Ma ci furono anche tanti cattolici attivi a favore degli ebrei, sopratutto ecclesiastici. Un libro storico intitolato La Chiesa fiorentina e il soccorso agli ebrei e curato da Francesca Cavarocchi ed Elena Mazzini (Università di Firenze), presentato pochi giorni fa dall’Istituto Italiano della Resistenza, in collaborazione con l’associazione ebraica Delasem, ha rivelato ad esempio ben 42 monasteri, orfanotrofi e conventi cattolici fiorentini in cui vennero nascosti gli ebrei e dove alle donne ebree venne dato l’abito delle monache per mimetizzarle meglio. «Un lavoro che ci ricorda l’impegno eroico di tanti religiosi», ha commentato Marco Mazzoni, direttore dell’Istituto.
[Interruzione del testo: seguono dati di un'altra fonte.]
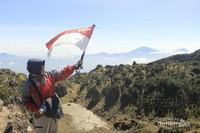 Puncak Cakrawala gunung Sumbing/ Eka Feriati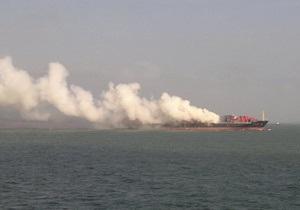 В Аравийском море загорелся контейнеровоз с украинцами на борту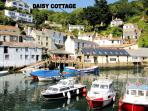 Daisy Cottage is located overlooking the historic, picturesque harbour of Polperro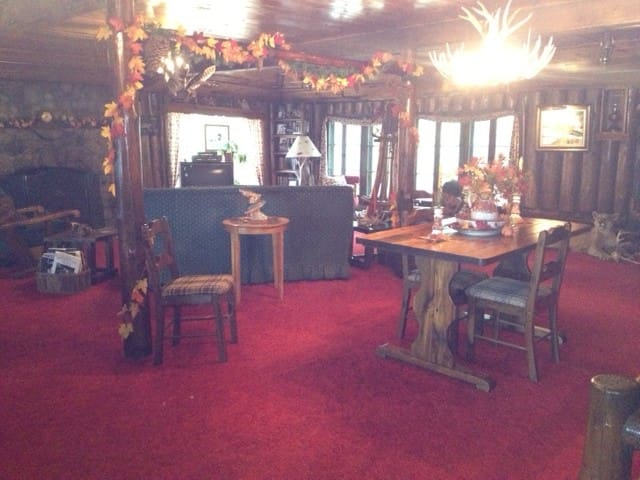 Lodge living room.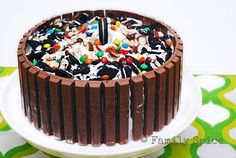 Whether for a birthday or a summer party, everyone will gaga over this Candy Shop Kit Kat Ice Cream Cake. Customize it with your favorite ice cream flavors! Food Cakes, Cupcake Cakes, Cupcakes, Bolo Kit Kat Receita, Frozen Desserts, Frozen Treats, Cake Recipes, Dessert Recipes, Ice Cream Flavors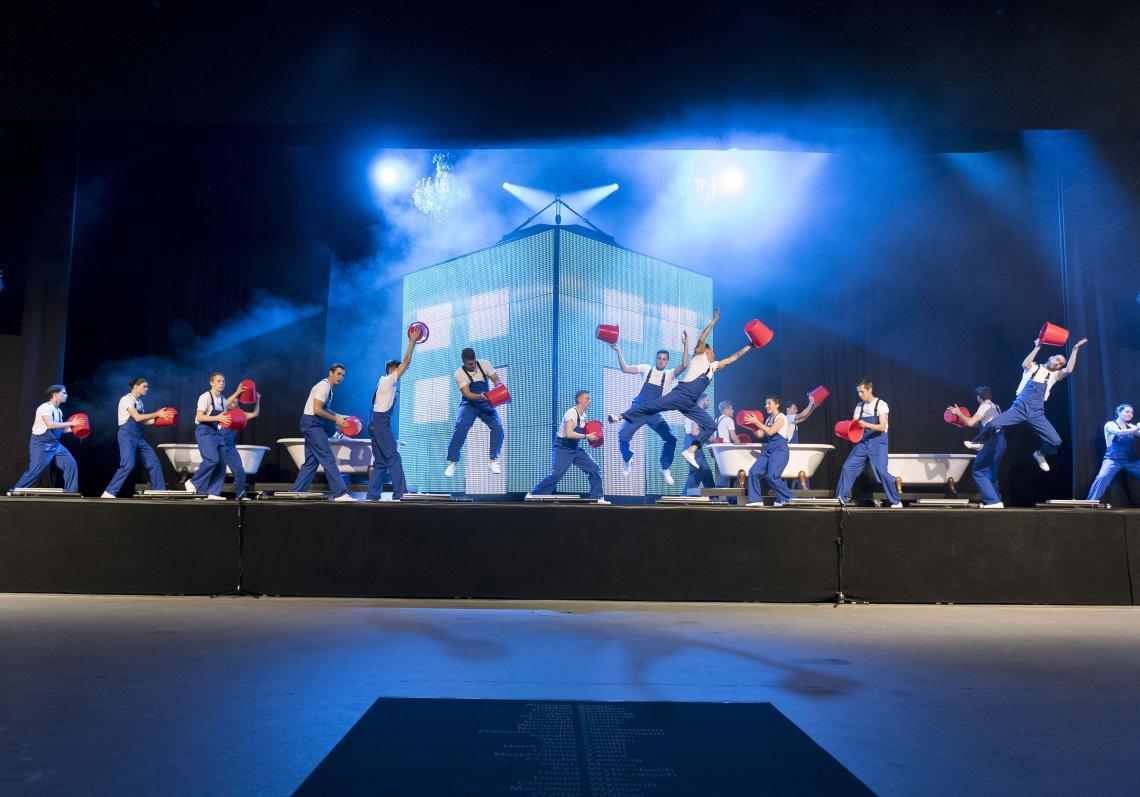 Firmenjubiläum mit tanzenden Mitarbeitern 125 jahre Suissetec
Tanto che negli anni l’onorificenza di “Giusto tra le Nazioni” è stata assegnata al cardinale Elia Dalla Costa, ma anche a sacerdoti come Leto Casini e Giacomo Meneghello, a religiosi come Cipriano Ricotti e suore come Benedetta Vespignani, Ester Busnelli, Agnese Tribbioli. Ma anche il ciclista Gino Bartali che, su richiesta del card. Dalla Costa, trasportà nella canna della bicicletta falsi documenti d’identità.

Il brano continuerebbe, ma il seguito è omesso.